Page excerpt:

####################

When we look great, it’s because of being aligned with ourselves and acting from the core of who we are rather than trying to meet an ideal set by outer influences that we didn’t consciously agree to.
Radiating that confidence comes through your clothes and body language when you genuinely feel like “I’m rocking it.”
Separating your worth as a person from your body size
Part of getting to feel that confidence in your bones is the process of unlearning, a series of small daily choices really, more than something you do once.
Our physical appearance can be just one of the many illusions we cling to about how something in our physical reality dictates our experience and either limits or enhances our reality. It could also be that you are trying to prove your value and worth to yourself or others in other ways too - by achieving at work, being successful as a parent, financially, or in other roles.
It isn’t until you know deep down that you are inherently worthy, just by the nature of your being human that the ways of proving ourselves to ourselves and others can start to fade.

####################

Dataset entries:
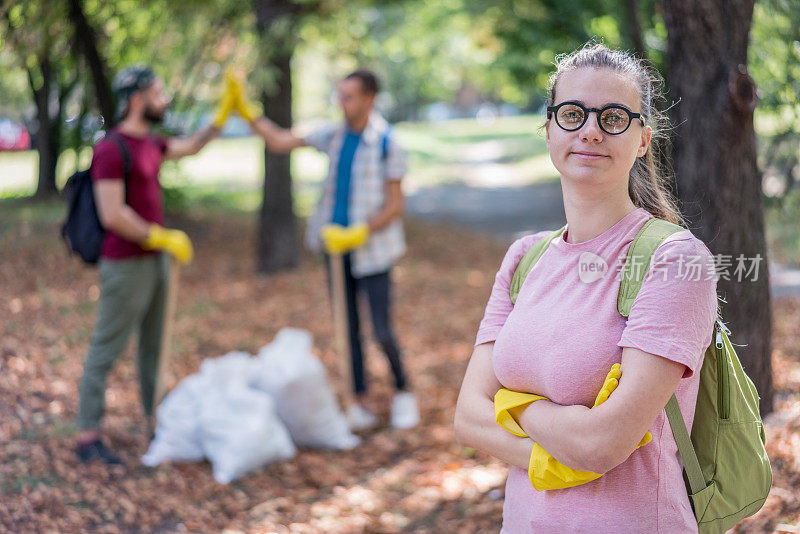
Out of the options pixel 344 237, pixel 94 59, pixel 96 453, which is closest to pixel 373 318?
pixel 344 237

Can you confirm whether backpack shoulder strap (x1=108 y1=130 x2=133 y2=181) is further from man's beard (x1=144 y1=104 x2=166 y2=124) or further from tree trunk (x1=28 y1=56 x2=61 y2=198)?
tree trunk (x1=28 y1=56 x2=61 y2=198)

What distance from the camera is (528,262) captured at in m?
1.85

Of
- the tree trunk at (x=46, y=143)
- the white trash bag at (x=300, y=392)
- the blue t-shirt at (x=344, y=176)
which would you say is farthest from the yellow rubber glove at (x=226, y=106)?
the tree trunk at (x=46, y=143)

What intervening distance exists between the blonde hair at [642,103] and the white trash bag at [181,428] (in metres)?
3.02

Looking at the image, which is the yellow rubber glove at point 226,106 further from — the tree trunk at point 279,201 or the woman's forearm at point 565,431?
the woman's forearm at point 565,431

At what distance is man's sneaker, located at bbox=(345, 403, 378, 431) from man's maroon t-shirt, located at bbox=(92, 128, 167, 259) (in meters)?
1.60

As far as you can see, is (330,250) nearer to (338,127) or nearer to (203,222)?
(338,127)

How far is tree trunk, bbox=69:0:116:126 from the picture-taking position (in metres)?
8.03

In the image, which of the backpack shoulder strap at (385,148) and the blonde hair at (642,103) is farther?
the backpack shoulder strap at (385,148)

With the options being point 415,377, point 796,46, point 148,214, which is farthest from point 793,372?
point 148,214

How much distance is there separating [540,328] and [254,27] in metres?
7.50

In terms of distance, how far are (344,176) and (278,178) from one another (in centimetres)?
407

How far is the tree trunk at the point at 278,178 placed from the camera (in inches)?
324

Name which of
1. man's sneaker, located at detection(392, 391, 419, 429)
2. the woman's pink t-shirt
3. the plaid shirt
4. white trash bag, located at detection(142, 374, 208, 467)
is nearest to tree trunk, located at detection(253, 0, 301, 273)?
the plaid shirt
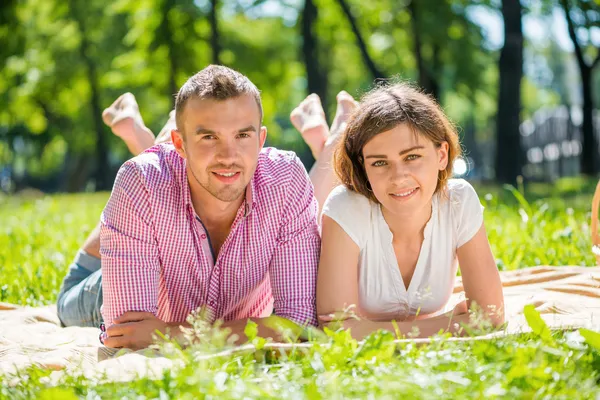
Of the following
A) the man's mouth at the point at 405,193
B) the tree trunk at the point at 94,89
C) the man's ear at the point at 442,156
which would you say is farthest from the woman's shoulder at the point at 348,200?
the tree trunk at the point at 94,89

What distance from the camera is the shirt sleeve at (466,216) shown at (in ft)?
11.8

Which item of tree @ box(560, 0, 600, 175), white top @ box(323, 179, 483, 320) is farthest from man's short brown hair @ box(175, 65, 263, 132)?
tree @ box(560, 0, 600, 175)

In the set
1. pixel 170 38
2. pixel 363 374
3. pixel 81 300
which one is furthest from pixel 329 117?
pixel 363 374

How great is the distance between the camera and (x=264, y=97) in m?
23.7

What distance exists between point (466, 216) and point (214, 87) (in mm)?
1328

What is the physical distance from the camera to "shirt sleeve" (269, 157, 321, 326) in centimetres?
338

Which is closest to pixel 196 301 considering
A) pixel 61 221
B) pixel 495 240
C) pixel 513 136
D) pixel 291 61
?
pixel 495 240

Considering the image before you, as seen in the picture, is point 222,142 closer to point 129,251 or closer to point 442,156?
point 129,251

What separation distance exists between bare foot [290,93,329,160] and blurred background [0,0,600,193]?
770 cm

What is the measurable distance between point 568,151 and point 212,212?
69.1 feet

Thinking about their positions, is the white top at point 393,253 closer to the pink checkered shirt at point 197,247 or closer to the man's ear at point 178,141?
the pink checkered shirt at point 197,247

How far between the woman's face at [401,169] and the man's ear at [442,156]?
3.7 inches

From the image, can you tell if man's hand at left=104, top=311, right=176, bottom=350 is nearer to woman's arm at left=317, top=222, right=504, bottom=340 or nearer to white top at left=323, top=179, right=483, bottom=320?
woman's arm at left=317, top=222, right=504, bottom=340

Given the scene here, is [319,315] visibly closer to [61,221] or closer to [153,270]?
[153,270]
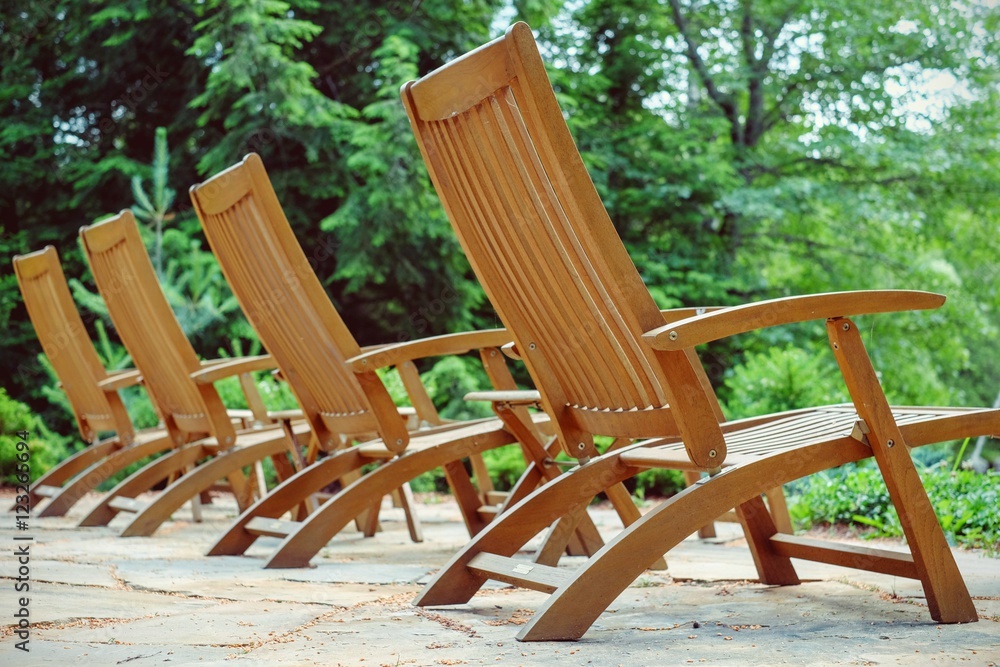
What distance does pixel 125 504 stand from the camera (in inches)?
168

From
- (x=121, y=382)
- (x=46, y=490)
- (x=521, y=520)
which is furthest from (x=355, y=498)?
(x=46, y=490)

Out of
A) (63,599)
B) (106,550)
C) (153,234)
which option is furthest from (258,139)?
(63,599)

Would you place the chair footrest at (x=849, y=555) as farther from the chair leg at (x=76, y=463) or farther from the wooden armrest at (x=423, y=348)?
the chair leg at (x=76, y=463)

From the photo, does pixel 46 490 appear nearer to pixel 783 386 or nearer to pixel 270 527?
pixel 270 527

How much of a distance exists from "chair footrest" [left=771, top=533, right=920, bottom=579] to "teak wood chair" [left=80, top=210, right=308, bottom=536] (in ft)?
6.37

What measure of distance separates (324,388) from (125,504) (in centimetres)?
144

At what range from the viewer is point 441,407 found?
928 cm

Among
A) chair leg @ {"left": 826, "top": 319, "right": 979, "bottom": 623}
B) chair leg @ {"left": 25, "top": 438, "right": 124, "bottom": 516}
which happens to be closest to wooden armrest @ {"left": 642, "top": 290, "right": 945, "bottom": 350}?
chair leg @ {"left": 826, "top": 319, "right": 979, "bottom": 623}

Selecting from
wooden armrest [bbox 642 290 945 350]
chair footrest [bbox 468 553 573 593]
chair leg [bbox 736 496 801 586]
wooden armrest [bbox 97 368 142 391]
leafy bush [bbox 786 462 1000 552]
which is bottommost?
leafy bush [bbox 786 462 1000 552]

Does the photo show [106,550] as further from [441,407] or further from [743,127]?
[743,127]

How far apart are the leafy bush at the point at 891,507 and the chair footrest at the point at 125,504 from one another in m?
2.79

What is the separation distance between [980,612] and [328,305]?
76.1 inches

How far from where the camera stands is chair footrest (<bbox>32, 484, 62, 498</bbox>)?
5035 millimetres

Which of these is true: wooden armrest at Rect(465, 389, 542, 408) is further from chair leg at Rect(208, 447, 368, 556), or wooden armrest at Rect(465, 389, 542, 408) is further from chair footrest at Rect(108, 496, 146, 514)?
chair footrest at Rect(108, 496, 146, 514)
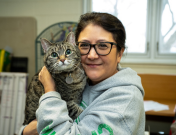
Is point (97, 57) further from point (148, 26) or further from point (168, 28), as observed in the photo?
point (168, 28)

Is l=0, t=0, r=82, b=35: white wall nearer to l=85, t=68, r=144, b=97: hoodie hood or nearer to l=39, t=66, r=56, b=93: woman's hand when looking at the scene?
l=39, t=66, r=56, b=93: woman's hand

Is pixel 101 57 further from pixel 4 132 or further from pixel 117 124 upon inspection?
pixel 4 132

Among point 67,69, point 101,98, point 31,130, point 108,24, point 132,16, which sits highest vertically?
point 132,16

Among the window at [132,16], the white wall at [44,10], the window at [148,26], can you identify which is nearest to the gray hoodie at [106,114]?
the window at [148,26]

####################

Problem to solve:
Reproduce word for word the part of the passage on self-worth and body image that starts with "Separating your worth" and goes on through "you do once.".

Answer area:
Separating your worth as a person from your body size
Part of getting to feel that confidence in your bones is the process of unlearning, a series of small daily choices really, more than something you do once.